RAW RECORDS:

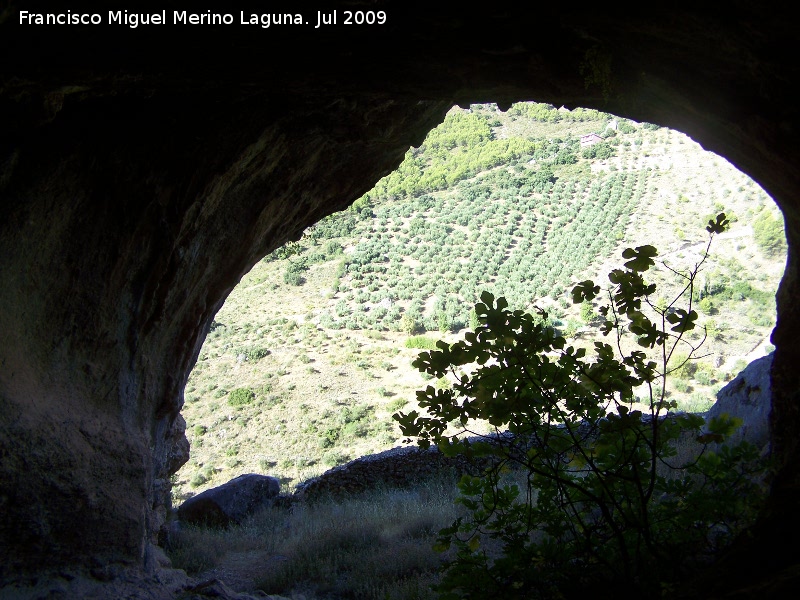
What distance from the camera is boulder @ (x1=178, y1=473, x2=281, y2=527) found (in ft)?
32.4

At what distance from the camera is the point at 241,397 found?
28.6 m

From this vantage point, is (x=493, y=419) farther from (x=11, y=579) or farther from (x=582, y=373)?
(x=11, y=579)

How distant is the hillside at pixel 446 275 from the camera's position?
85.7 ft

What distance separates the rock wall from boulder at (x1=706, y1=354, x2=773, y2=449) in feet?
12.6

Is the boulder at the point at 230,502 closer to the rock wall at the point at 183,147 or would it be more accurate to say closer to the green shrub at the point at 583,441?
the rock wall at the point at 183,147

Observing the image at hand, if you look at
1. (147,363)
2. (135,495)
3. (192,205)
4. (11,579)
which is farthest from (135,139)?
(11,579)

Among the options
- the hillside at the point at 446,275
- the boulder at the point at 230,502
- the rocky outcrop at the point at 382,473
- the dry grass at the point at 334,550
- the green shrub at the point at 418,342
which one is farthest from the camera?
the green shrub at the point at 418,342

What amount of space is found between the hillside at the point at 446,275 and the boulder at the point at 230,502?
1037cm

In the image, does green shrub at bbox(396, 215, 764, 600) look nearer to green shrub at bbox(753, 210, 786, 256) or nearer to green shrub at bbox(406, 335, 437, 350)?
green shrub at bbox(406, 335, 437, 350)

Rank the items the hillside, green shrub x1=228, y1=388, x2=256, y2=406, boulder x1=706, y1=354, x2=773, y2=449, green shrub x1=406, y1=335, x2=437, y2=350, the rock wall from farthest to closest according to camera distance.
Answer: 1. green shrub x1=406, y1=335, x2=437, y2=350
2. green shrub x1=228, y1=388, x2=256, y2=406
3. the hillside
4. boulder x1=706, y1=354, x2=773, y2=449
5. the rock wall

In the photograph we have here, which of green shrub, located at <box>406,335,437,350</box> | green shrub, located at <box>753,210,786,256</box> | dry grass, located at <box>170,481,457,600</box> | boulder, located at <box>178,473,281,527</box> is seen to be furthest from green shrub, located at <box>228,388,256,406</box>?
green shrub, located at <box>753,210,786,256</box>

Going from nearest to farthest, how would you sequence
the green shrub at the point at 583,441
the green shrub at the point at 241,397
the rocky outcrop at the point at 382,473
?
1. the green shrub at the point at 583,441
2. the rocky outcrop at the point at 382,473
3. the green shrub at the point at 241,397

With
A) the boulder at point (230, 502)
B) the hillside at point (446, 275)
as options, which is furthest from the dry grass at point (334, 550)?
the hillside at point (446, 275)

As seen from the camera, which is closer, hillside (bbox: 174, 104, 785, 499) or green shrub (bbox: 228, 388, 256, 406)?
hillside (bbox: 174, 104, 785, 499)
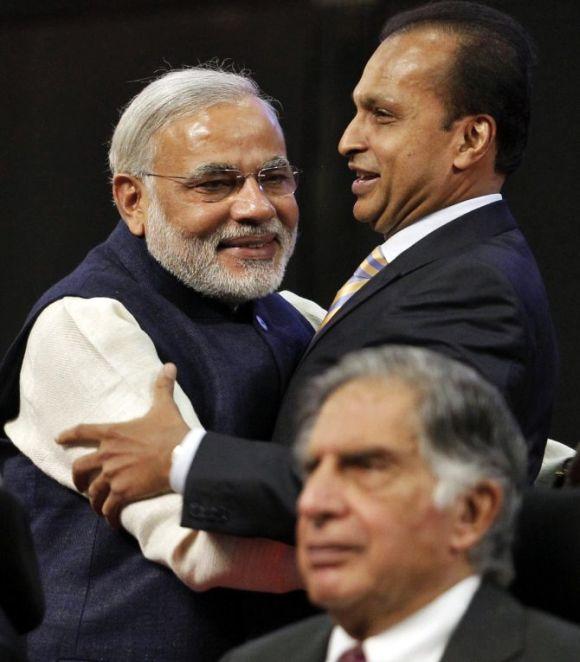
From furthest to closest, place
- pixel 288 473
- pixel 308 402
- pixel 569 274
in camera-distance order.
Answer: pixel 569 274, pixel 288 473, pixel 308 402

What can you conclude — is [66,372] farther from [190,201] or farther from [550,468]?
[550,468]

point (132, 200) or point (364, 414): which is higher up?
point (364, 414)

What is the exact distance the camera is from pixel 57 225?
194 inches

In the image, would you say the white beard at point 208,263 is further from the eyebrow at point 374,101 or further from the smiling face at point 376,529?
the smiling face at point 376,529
...
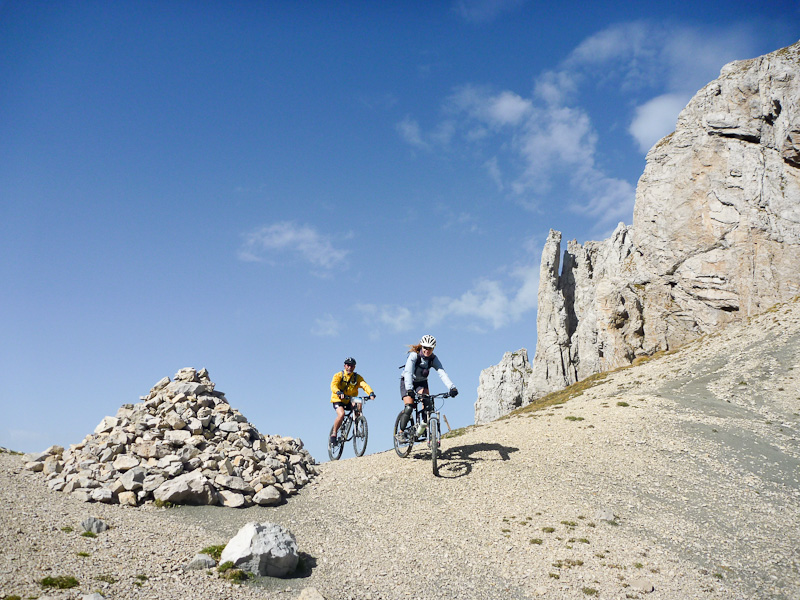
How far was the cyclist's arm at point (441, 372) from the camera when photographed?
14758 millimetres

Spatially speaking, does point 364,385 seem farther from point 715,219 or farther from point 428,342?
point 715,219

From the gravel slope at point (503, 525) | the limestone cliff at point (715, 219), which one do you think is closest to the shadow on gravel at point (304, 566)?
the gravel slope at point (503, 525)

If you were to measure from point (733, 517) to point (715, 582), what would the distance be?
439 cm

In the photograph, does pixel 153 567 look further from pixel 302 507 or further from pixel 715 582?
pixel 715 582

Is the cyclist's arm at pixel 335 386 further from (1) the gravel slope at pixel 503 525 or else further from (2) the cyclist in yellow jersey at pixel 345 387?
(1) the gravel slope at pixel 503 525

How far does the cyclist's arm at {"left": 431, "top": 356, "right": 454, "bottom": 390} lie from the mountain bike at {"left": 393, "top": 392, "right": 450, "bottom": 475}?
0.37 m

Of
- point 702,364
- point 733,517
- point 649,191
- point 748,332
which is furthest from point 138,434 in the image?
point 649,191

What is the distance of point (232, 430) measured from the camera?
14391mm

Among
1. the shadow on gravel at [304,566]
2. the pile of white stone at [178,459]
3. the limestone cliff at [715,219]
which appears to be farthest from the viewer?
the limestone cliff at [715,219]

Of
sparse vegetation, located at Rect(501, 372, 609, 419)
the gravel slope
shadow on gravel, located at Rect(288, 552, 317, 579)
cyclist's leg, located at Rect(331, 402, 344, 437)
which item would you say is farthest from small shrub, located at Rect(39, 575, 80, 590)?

REQUEST: Please reproduce the part of the listing that starts with the line containing "How far was" and runs through the line containing "which item would", including both of those lines.

EXERCISE RESULT:
How far was the cyclist's arm at point (441, 372) from the camera when photographed?
14758 millimetres

Spatially speaking, does point 364,385 seem farther from point 715,219 or farther from point 428,342?
point 715,219

From the gravel slope at point (503, 525) | the limestone cliff at point (715, 219), which one do you think is closest to the shadow on gravel at point (304, 566)?
the gravel slope at point (503, 525)

If you were to measure from point (733, 517) to point (715, 582), what would the distance be?
439 cm

In the photograph, does pixel 153 567 look further from pixel 302 507 or further from pixel 715 582?
pixel 715 582

Is the cyclist's arm at pixel 335 386 further from (1) the gravel slope at pixel 503 525 or else further from (2) the cyclist in yellow jersey at pixel 345 387?
(1) the gravel slope at pixel 503 525

How far does the cyclist's arm at {"left": 431, "top": 356, "right": 454, "bottom": 390} lie from the mountain bike at {"left": 393, "top": 392, "right": 450, "bottom": 475}?
0.37 m

Of
- point 702,364
- point 733,517
- point 649,191
- point 748,332
which is furthest from point 138,434 in the image?
point 649,191

What is the distance of point (232, 430) measured from the camera?
14391mm

Among
1. the shadow on gravel at [304,566]
2. the pile of white stone at [178,459]
3. the limestone cliff at [715,219]
which appears to be farthest from the viewer?
the limestone cliff at [715,219]

Of
sparse vegetation, located at Rect(501, 372, 609, 419)
the gravel slope
shadow on gravel, located at Rect(288, 552, 317, 579)
cyclist's leg, located at Rect(331, 402, 344, 437)
which item would you say is farthest from small shrub, located at Rect(39, 575, 80, 590)?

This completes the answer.